[Directions for this task]:
Render the lines from the one containing "As shown in" through the last line of the items as a Markdown table with columns headed Row and Line. Number each row and omit blank lines.

[Records shown]:
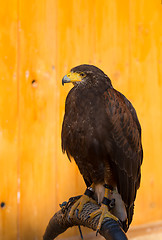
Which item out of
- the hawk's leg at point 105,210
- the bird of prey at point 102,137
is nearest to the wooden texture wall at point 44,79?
the bird of prey at point 102,137

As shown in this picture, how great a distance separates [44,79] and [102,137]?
856 mm

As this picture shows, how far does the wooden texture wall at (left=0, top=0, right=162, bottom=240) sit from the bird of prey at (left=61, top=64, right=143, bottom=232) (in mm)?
583

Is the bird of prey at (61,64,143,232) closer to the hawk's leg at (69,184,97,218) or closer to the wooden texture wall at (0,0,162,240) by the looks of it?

[Result]:
| Row | Line |
|---|---|
| 1 | As shown in this picture, how great a distance separates [44,79] and [102,137]? |
| 2 | 856 mm |
| 3 | As this picture shows, how far does the wooden texture wall at (left=0, top=0, right=162, bottom=240) sit from the bird of prey at (left=61, top=64, right=143, bottom=232) (in mm)? |
| 4 | 583 |
| 5 | Is the bird of prey at (61,64,143,232) closer to the hawk's leg at (69,184,97,218) or closer to the wooden texture wall at (0,0,162,240) by the looks of it? |